Josephine, too, had a boyfriend, Clarkson Manning. During a dinner at the Carver house, Clarkson made the offhand comment that he was distantly related to a man named Lewis Shackleford. That was all it took for Mr. Carver to banish him as well.

Then, both sisters—alone and resigned to their fates as spinsters—became real estate agents and bought homes in town.



The Carver siblings once had another brother, Georgie. Georgie claimed the military drafted him to fight in the Second World War, but really, he enlisted voluntarily. He died in battle. This tragedy certainly didn't help Mrs. Carver, who also didn't weather the move from Nashville to Memphis very well.

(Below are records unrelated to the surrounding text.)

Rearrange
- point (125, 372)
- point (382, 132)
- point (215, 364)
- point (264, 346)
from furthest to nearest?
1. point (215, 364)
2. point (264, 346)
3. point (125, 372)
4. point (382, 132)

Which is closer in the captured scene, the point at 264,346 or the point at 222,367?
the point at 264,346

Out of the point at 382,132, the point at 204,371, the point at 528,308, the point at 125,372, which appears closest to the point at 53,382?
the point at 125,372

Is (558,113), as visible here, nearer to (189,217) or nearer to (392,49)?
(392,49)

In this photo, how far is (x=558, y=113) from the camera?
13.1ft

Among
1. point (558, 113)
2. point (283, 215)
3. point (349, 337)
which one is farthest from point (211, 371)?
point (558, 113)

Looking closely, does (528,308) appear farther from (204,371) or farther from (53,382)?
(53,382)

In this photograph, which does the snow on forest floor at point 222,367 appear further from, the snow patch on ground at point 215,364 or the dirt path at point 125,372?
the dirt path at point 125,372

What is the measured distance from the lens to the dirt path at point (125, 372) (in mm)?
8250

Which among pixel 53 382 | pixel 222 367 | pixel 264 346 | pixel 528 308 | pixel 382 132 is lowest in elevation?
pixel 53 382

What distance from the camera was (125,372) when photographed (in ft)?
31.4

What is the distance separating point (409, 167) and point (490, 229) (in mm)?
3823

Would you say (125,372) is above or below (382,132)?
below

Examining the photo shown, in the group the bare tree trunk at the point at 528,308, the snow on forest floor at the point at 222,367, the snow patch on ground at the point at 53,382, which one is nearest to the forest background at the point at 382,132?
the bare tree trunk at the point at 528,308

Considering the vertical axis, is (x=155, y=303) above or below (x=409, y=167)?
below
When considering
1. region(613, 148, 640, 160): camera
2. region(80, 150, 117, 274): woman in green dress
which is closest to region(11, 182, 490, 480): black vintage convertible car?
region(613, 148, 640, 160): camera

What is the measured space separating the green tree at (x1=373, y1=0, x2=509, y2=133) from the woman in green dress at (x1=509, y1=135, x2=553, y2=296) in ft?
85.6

She was already withdrawing from life after the move, and Georgie's death made her isolation complete.

In the present, Phillip arrives back in Memphis on the day of Mr. Carver's wedding. His father is happy to see him, but when they arrive at the church, they learn the wedding is off. The bride left a note for Mr. Carver; she doesn't want to go through with the wedding. Mr. Carver, Phillip, and Alex all suspect that the sisters' meddling is to blame.

In shock, they return to the Carver home, where movers have parked a van outside. Betsy and Josephine are in the process of returning to the house to keep closer tabs on their father.



One day, while the Carvers are on vacation at a mountain resort, they encounter Lewis Shackleford at the local restaurant. It is revealed that Lewis is Mr. Carver's old business partner, the one who changed the family's lives and fortunes by prompting their move to Memphis. During the impromptu reunion, Lewis and Mr. Carver behave as if nothing happened between them—much to the surprise and ire of the Carver children.

At the same restaurant, Clara Price sits with her family at a nearby table. Phillip once dated her and even considered marrying her at one point. As he reflects on their relationship, it dawns on him that he never introduced Clara to his family, even though the two had been quite serious.

Phillip, Betsy, and Josephine unite in preventing their father from reestablishing a friendship with Lewis. Later, when Mr. Carver states his intention to go visit Lewis, Betsy tells him Lewis has died.



But Phillip's relationship with his father grows stronger. Phillip assures Mr. Carver that they are allies, and the two start talking on the phone once a week after Phillip's return to New York.

The next spring, with his health failing, Mr. Carver suffers a stroke and dies. Phillip and Holly reconcile. In light of her own father's recent illness and death, she and Phillip form a deeper and more solid bond. Their life together proceeds, miles away from Memphis.